Decarry involves selling (at the bid) a commodity and buying (at the offer) a futures contract against it. For the trade to be profitable, the spot price needs to be higher than the future price (i.e., backwardation).
Duration Mismatch is when a bank borrows using short term loans or bonds, but lends for a longer term. It can cause bank runs and market crashes when depositors demand their money back, as banks must desperately sell any asset they can into a market that is suddenly “no bid”. See Why Duration Mismatch Will Always Fail for a more detailed explanation.
GOFO is short for gold forward offer rate, the rate at which gold is lent on a swap basis against US dollars, or the interest rate differential between dollars (i.e., LIBOR) and gold (i.e., the calculated Gold Lease Rate). GOFO = LIBOR – Gold Lease Rate. See About Monetary Metals’ Gold & Silver Forward Offered Rates for a more detailed explanation and our Gold Forward Rates page for daily live charts of MM GOFO™ rates.

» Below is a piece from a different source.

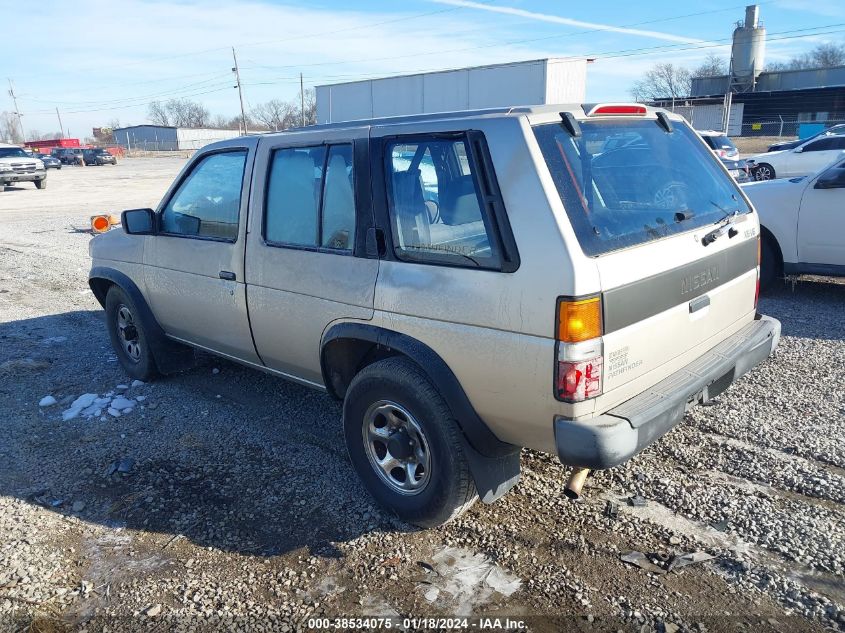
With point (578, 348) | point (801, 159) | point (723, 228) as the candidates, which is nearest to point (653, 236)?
point (723, 228)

Gold-Silver Ratio is the gold price measured in silver. The bid ratio is the amount of silver you would receive if you sold gold (on its bid) and bought silver (on its offer). The offer ratio is the amount of silver you would need to pay if you bought gold (on its offer) and sold silver (on its bid).
Marginal Productivity of Debt
Marginal Productivity of Debt is how much additional GDP is added for each newly-borrowed dollar. See the article Marginal Productivity of Debt for a more detailed explanation.
Marginal Utility is the value one places on the next unit of the good compared to the previous.
Permanent Backwardation is the withdrawal of bids denominated in gold for irredeemable government debt paper (e.g. dollar bills). Backwardations are usually “cured” by rising prices but if it is deepening as the price of gold is rising rapidly that means the backwardation may become permanent. See Permanent Gold Backwardation: The Crack Up Boom for a more detailed explanation.
SIFO is short for silver forward offer rate, the rate at which silver is lent on a swap basis against US dollars, or the interest rate differential between dollars (i.e., LIBOR) and silver (i.e., the calculated Silver Lease Rate). SIFO = LIBOR – Silver Lease Rate. See About Monetary Metals’ Gold & Silver Forward Offered Rates for a more detailed explanation and our Silver Forward Rates page for daily live charts of MM SIFO™ rates.
Stock to Flow Ratio
Stock to Flow Ratio is the amount of a commodity held in inventories divided by the amount produced annually. It is a measure of abundance. Gold has the highest stock to flow ratio of all commodities and as a result it should never normally remain in backwardation as there is no shortage of gold.
Temporary Backwardation is when the expiring gold or silver future contract flirts with or even slips into backwardation for a period before expiry. It is distinguished from Permanent Backwardation, which is when all contract months are in backwardation. See What Drives Negative GOFO and Temporary Gold Backwardation? for a more detailed explanation.
Unadulterated Gold Standard
Unadulterated Gold Standard is a free market in money, credit, interest, and discount based on the right of the people to hold and use gold coins, and which includes Real Bills and bonds. See The Unadulterated Gold Standard for a more detailed explanation.
Yield Purchasing Power
Yield Purchasing Power is the yield on assets divided by the Consumer Price Index (or other index). It is a measure of the productivity of assets. See Yield Purchasing Power for a more detailed explanation.